WHAT TO WORK ON
[1] In the text on critical thinking exercises, what upper limit is given on section size for the single-meeting questions exercise?
[2] Carry on writing the text on critical thinking exercises, starting after its final line.

EXCERPTED PASSAGE
○ ○ ○

Exercise 1 Title:  Single-meeting questions.

 

Time required:  >= 30 minutes.

 

Purpose:  Questioning is fundamental to teaching critical thinking.  It serves to promote (in both the questioner and responder) active thought, insight, challenging of assumptions, consideration of alternative hypotheses, seeing an issue from the perspective of another person, investigating the reliability of sources, and the stimulation of reasoning.

 

Special critical thinking tools needed for exercise:  None.  Can be used in small or large sections (upper limit:  40-50).  Appropriate to many different types of courses.

 

Procedure:  Introduce lecture topic and ask students (groups of 3-6) to prepare a brief written statement concerning the topic with respect to reading and homework.  Groups are then questioned by instructor.  The statement can be descriptive or argumentative.  Example:  “Briefly describe channel gating during an neuron action potential.”

 

Sample initiating questions:  Depends on subject matter and student responses.  Example:  “If all neural impulses are basically the same voltage cascade, then how can touching a warm surface with a finger feel different than pricking a finger on a thorn?”  Example:  “How can an increase in Federal spending reduce unemployment?”

 

Sample quick-response questions:

·        What do you mean by the word such-and-such?

·        Would you say some more about that?

·        How do you respond to the statement that such-and-such?

·        Would you restate your point again?

·        What assumption behind your statement/claim is the most important?

·        Why should we trust/distrust the source you cite as evidence for your claim?

 

Exercise 2 Title:  Long-term questions (e.g., 2-3 per semester-long course).

 

Purpose:  Provides a basis for extended critical analysis of a question including research and evaluation of sources, consideration of alternative hypotheses, development of evidence, use of deductive techniques, etc.

 

Special critical thinking concepts needed for exercise:  argument, explanation, premise, conclusion, reliability of testimony, explanatory adequacy.  Also needed:  open-ended set of concepts determined by course objectives, instructor preparation, etc.  Can be the basis for a course focused on critical thinking, e.g., first-year seminar, upper division special topics course in the major, etc. 

 

Procedure:  Introduce question and guide students through structured analysis of the question over several days or weeks using various critical thinking tools. 

 

Sample questions:

·        Was dropping the bomb necessary to end the war with Japan (after R. Swartz, n.d.)?

·        Give your own reasons for believing that the earth is round (Black 1946, 245).

·        Is Polonius a silly old fool (Ennis 1996, 233)?

·        Can the earth be protected from catastrophic asteroid impact?

·        Is alcoholism a disease?

○ ○ ○

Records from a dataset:
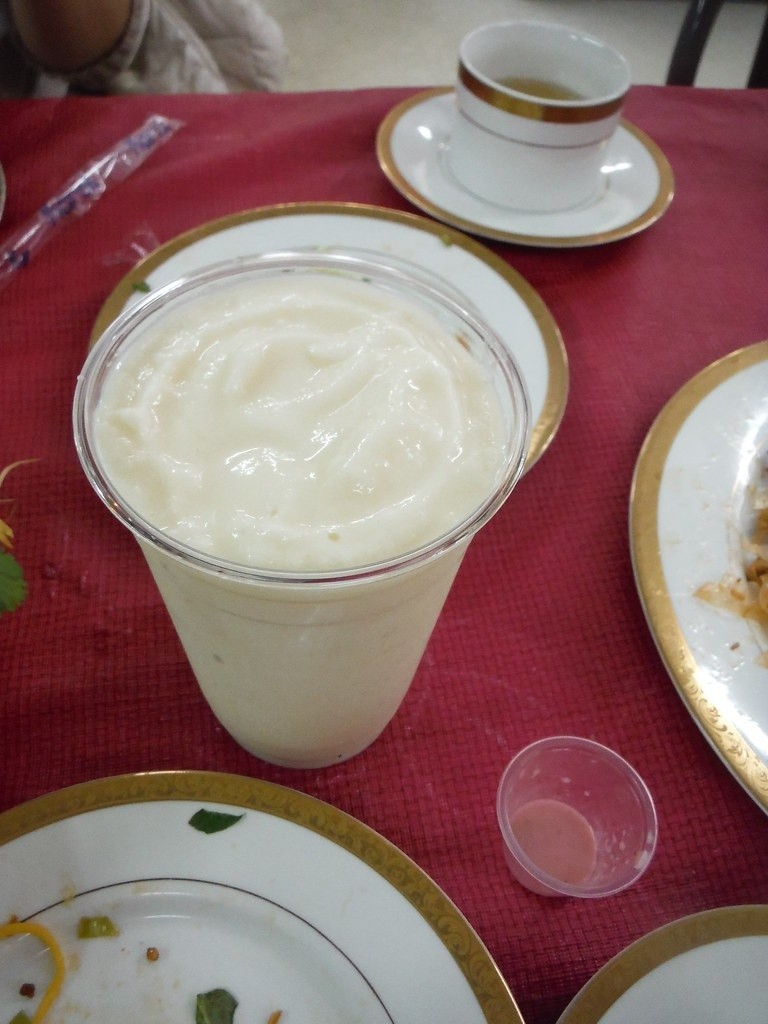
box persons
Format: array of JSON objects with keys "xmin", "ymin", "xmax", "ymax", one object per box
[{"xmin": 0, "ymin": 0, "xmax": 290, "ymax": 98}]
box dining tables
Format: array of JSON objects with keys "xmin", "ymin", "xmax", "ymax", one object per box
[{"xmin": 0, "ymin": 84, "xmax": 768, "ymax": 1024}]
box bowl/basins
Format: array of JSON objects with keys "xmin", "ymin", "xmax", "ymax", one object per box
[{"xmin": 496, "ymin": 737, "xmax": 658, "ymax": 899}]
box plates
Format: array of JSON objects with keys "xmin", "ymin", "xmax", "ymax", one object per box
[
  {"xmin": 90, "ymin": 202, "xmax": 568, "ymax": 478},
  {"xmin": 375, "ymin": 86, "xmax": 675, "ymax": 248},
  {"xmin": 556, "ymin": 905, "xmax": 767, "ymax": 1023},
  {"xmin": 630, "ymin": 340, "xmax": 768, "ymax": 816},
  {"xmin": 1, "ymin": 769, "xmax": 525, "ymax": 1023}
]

○ ○ ○

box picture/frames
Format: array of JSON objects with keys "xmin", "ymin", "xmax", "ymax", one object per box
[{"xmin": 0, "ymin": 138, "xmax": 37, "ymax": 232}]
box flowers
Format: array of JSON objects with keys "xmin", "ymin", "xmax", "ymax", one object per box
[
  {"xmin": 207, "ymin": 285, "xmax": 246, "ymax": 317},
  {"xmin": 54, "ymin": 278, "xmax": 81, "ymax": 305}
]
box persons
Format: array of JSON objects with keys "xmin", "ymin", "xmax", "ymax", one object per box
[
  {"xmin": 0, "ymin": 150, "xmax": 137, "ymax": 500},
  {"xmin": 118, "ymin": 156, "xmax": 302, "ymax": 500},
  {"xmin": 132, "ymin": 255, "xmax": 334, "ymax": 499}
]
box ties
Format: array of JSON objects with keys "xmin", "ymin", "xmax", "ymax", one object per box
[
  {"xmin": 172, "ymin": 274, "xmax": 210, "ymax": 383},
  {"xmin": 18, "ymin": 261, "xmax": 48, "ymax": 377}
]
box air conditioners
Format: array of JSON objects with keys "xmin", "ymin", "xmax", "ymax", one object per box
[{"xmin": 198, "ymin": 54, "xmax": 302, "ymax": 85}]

○ ○ ○

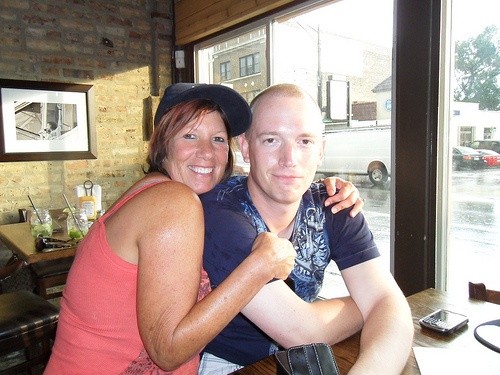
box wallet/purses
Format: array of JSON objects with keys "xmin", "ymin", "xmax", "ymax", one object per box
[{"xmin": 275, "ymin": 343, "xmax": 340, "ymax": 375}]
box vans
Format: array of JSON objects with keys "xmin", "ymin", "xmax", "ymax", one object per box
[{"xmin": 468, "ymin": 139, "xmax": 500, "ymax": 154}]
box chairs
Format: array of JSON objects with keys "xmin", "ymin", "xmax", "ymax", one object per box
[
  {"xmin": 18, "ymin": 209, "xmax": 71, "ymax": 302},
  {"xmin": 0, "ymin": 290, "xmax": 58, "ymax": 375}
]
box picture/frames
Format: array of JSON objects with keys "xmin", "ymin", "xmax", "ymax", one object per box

○ ○ ○

EXERCISE RESPONSES
[1] The upper limit is 40-50.

[2]
·        Did the first Polynesians come from South America?

·        Were the violent acts of September 11, 2001, acts of war?

 

 

C.  Fallacies.

 

            Fallacies are fairly easy for students to learn, but can be more difficult to identify in context.  Nonetheless, students comment that they especially enjoy this part of the critical thinking curriculum.  Some fallacies are so common that a single issue of a newspaper or news magazine is virtually guaranteed to contain examples.  Other fallacies of reasoning are especially common in everyday speech and conduct. 

 


Exercise title:  Fallacy hunting.

 

Time required:  >= 15 minutes per fallacy.

 

Purpose:  Expose students to patterns of bad thinking that are so common that over the centuries they have been given names.  I recommend that NDI 100 instructors identify a small set of prominent fallacies to be covered in the course, e.g., equivocation, ad hominem, fallacious appeal to authority, hasty generalization, false dilemma, slippery slope, appeal to popularity, and argument from ignorance.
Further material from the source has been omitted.